We also examined the levels of neural plasticity-related genes (BDNF, GIUR1 and GFAP) and S100β after intervention. The results suggested that the mRNA and protein expression of BDNF, GIUR1, and GFAP was significantly increased in the stress-stimulated rats in response to STC1 overexpression, and that of S100β displayed a marked decline, all of which were opposite to these changes induced by STC1 silencing (Figures 6K,L). Meanwhile, re-expression of STC1 significantly increased the number of BrdU- and Nestin-positive cells (Figure 6M) and percentage of TUNEL-positive cells (Figure 6N) in the hippocampus of stress-stimulated rats. By contrast, STC1 knockdown reduced the number of BrdU- and Nestin-positive cells and percentage of TUNEL-positive cells. The aforementioned data demonstrated that STC1 overexpression could suppress the inflammation and apoptosis in the hippocampus as well as relieving the symptoms of rats with depression-like behaviors.
In this study, we mainly illuminated that STC1 was not only capable of protecting stress stimulation-induced depression-like behaviors but also able to repress the release of pro-inflammatory proteins and enhance the neural plasticity in rats with depression-like behaviors via mediation of the ROS/NF-κB signaling pathway.
A downregulated expression of STC1 was observed in the rats after stress stimulation. According to the results of behavior tests including sucrose preference, open-field, forced-swimming, tail suspension and the foraging tests, we found that STC1 considerably reduced the depression-like behaviors induced by stress stimulation in rats. Intriguingly, a previous study discovered that STC1 concentration was decreased in patients with dementia relative to those Alzheimer's disease and cognitively normal controls (25). Similar to our findings, mammalian STC1 could exert neuroprotective effect against hypercalcemic and hypoxic injury in brain neurons (10). Our study demonstrated that STC1 elevated the numbers of BrdU- and Nestin-positive cells in rats with depression-like behaviors, suggestive of its beneficial role in neurogenesis. In addition to these effects, STC1 exert suppressive effect on inflammation and promotive effect on neural plasticity in the rats with depression-like behaviors. Also, STC1 was found to increase the activity of SOD and CAT in the hippocampus of a cerebral ischemia/reperfusion rat model, thereby reducing oxidative stress and blood brain barrier permeability to ameliorate cerebral ischemia (26), which was consistent with our findings. Furthermore, STC1 was identified as an ROS scavenger in the research conducted by Liu et al. They found that STC1 could improve anti-inflammation, anti-oxidant as well as anti-apoptosis activities by increasing SOD and decreasing MDA, IL-6, and IFN-γ through downregulation of ROS production (12). Besides, inhibition of ROS overproduction and NF-κB activation diminished the levels of chemokines in endothelial cells, which was found to be in part attributed to STC1-upregulated uncoupling protein 2 (27). Hence, we further analyzed whether STC1 could mediate the ROS/NF-κB signaling pathway in rats with depression-like behaviors.

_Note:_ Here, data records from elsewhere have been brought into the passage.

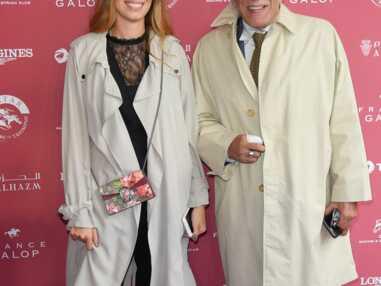 Gérard Darmon et sa fille Sarah, la fille de Mathilda May, tout sourire au Prix de l'Arc de Triomphe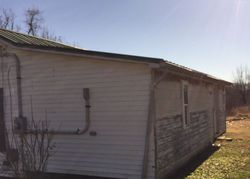 Bank Foreclosures in BIG CLIFTY, KY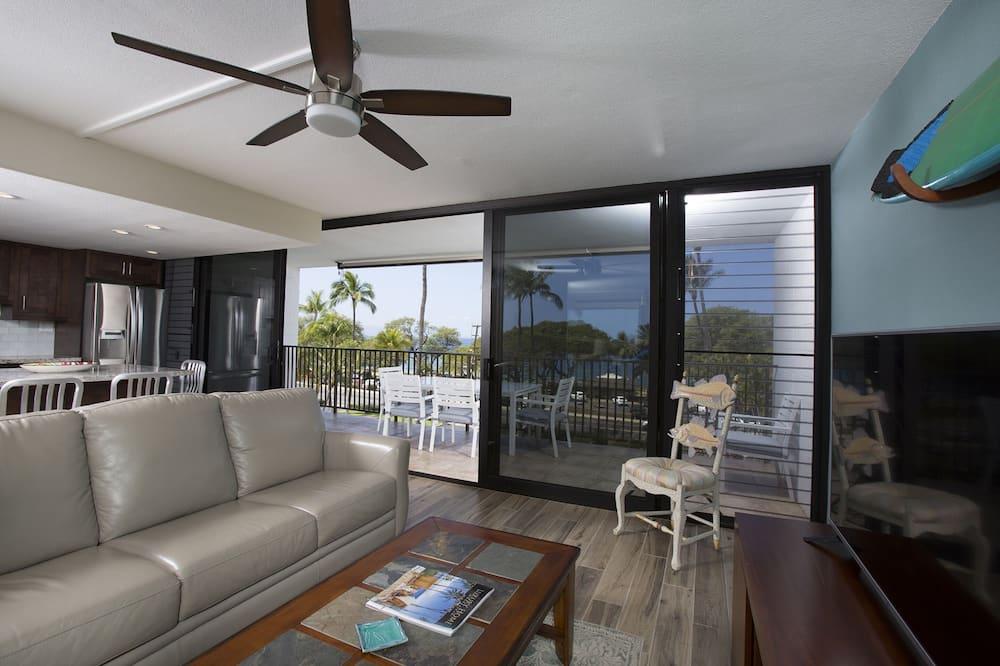 Condo, 2 Queen Beds, Balcony, Ocean View - Living Room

The ROS/NF-κB signaling pathway has been extensively reported to regulate inflammation and neural plasticity. For instance, resveratrol-activated ROS/NF-κB signaling pathway aggravated phosphine-induced hepatic injury partially by reducing SOD and CAT, increasing the levels of TNF-α, IL-1β, and IL-6, and promoting apoptosis of hepatocytes (28). The aerobic exercise-induced downregulation of the NF-κB/NLRP3/IL-1β signaling pathway could increase the expression of proteins related to hippocampal synaptic plasticity in diabetic rats (29). Moreover, inhibition of NF-κB by hesperidin could aid in diminishing neuronal degeneration and hippocampal inflammation, while improving learning as well as cognitive responses in a sevoflurane anesthetized neonatal rat model (30). In addition, the activated NF-κB pathway could contribute to enhancing the associative plasticity in an aged neural network and is therefore potential for treating age-related cognitive decline (31).
Besides, ROS could mediate intermittent hypoxia to reduce adult neurogenesis as well as synaptic plasticity in the dentate gyrus in the hippocampus, and the resultant neurophysiological changes may lead to deficits in cognition and behavior occurring in sleep apnea (32). In addition, several researches have reported the involvement of the ROS/NF-κB signaling pathway in the development of neural diseases. It is thought that NF-κB shares correlation with inflammation and ROS production in various disorders including depression (33). Consistent with our results, inhibited NF-κB/NLRP3 inflammasome pathway was found to ameliorate depressive-like behaviors in rats with chronic unpredictable mild stress (34). Similarly, Wu et al. found that ROS production was increased in the hippocampus of aging mice with isoflurane-induced cognitive deficits (35). ROS production in human brain cells participated in the neuropathologic mechanisms in Alzheimer's disease and Parkinson's disease (36). In addition, upregulation of STC1 was reported to suppress ROS production in mice with renal ischemia/reperfusion injury (37). More importantly, STC1 secreted by mesenchymal stem cells could play a neuroprotective role in acute glaucoma partially by downregulating the levels of inflammatory factors such as TNF-α, IL-1β, and ROS production, while inhibiting the apoptosis of retinal ganglion cells (38). Our in vitro experiments demonstrated that STC1 silencing could activate the ROS/NF-κB signaling pathway to induce the toxicity and apoptosis of neurons induced by CORT. Our findings suggested that the anti-inflammatory role of STC1 and its neuroprotective in depression-like behaviors might be achieved by mediation on the ROS/NF-κB signaling pathway. However, there are still some limitations of the present study. On the one hand, the immobility in the forced swim has been suggested to be related more to stress coping and adaptation. We may adopt other approaches to establish and evaluate animal models with depression-like behaviors in future experiments. On the other hand, attention should be paid to the physiological and patho-physiological differences when relating the animal results to the human clinical setting, and further experiments on humans are thus required.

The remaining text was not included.